The Smart Location Database (SLD) project aims to explore the relationship between land use, urban form, and transportation outcomes. Research has shown that compact, walkable neighborhoods with access to public transit can positively impact transportation choices, reduce emissions, and improve overall quality of life. The project utilizes data from the U.S. Environmental Protection Agency (EPA) and U.S. General Services Administration (GSA) Smart Location Database to analyze various demographic, employment, and built environment variables across Census block groups (CBGs) in the United States.
Urban sprawl, increasing greenhouse gas emissions, and changing transportation habits underscore the necessity of rethinking urban planning strategies. By leveraging the Smart Location Database and integrating Big Data tools, the project aims to decipher current trends and predict future behaviors. The primary motivation is to optimize resource usage, provide environmental benefits, promote responsible urban planning, and ultimately enhance the quality of life for residents.
The dataset used in this project is the Smart Location Database, which aggregates demographic, employment, and built environment variables for every CBG in the United States. This database encompasses indicators related to density, diversity, design, transit accessibility, and destination accessibility. These variables serve as inputs for travel demand models, scenario planning studies, and composite indicators to assess the location efficiency of CBGs within U.S. metropolitan regions.
The project aims to:
- Capture the relationships between urban form, land use, and transportation.
- Address environmental concerns by optimizing resource usage and promoting sustainable transportation choices.
- Build adaptable urban planning strategies using a data-driven approach.
- Improve quality of life by promoting healthier environments and sustainable transportation options.
Evaluation of the project will involve:
- Accuracy assessment using metrics such as Mean Absolute Error (MAE), Root Mean Squared Error (RMSE), and R-squared.
- Scalability testing by increasing dataset size and monitoring system performance.
- Usability evaluation through user surveys measuring task completion rate, error rate, and user satisfaction scores.
The results showcase the following aspects:
A scatter plot using Seaborn (sns.scatterplot()) to visualize the relationship between two variables (D3A and D3B).

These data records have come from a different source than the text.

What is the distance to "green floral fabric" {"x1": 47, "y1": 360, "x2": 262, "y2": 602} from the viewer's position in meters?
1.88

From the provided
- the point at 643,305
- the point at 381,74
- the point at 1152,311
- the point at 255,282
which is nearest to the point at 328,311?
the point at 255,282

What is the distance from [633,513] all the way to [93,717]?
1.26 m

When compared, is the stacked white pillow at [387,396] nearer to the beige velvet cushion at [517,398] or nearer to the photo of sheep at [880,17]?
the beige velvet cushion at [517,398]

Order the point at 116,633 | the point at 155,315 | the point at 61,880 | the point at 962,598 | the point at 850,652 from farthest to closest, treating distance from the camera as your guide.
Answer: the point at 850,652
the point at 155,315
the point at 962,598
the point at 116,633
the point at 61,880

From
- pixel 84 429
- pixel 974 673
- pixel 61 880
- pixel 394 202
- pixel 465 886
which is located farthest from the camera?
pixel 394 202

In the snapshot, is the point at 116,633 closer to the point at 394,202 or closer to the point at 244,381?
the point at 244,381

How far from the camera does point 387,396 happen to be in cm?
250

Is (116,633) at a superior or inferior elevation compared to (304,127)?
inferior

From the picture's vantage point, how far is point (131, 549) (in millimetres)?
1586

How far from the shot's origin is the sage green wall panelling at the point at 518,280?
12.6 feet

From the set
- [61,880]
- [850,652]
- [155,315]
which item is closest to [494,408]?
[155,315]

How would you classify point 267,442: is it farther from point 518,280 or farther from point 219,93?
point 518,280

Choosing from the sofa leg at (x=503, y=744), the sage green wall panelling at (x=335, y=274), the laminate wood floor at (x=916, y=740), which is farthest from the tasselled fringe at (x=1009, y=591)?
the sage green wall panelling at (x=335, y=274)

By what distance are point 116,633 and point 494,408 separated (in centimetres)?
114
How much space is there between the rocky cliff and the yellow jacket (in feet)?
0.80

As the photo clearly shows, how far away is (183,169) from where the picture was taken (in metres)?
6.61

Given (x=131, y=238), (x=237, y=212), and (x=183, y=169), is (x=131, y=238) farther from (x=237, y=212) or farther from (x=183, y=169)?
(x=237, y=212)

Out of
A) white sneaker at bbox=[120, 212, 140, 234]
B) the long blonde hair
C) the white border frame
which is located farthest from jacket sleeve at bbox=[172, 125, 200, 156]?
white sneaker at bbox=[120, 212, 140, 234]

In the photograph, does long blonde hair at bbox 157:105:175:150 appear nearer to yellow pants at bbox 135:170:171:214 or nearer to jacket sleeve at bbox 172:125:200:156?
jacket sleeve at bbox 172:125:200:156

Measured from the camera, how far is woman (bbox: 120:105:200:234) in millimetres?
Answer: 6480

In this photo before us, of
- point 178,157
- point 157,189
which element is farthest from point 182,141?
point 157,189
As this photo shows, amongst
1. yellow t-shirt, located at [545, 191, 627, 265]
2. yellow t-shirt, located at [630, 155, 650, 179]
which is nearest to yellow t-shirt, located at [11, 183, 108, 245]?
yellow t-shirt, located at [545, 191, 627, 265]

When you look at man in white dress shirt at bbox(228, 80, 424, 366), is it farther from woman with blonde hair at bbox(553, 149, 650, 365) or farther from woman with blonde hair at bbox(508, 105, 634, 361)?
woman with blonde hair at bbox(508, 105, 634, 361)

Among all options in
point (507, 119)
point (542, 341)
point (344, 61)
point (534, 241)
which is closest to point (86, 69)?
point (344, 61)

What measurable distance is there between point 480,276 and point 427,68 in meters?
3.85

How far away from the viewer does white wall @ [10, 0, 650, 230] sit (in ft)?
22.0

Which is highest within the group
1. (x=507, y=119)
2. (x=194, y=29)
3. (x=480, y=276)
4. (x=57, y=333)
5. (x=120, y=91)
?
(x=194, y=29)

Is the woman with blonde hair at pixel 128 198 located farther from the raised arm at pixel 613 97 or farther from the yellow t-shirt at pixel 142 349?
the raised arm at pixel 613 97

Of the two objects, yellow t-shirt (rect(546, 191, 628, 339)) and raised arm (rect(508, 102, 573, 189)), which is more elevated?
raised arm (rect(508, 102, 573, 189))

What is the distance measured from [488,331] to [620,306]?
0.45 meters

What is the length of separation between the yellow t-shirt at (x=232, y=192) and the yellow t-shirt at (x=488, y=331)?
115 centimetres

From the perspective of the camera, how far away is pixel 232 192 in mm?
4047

Reading geospatial data from a Geodatabase, creating a basic visualization of the data using GeoPandas.

A choropleth map where different colors represent varying values of vehicle miles traveled per worker across geographical areas specified by the GeoDataFrame gdf.

Comparing the average annual GHG emissions across different CSAName regions, providing insights into the distribution or variation of emissions in those areas.

A choropleth map with colors representing the AnnualGHG column’s values, grouped into intervals of equal size. It visualizes the spatial distribution of greenhouse gas emissions across different regions in the dataset, helping to identify areas with varying levels of emissions.

Visualizing the combined effect of both AnnualGHG and SLCscore columns by assigning a categorical color scheme based on their respective quantiles, providing insights into the relationship between these variables across geographical regions.

The project contributes to understanding the relationship between urban form, transportation, and environmental sustainability. By utilizing data-driven approaches, it aims to inform urban planning decisions for creating more efficient and sustainable cities.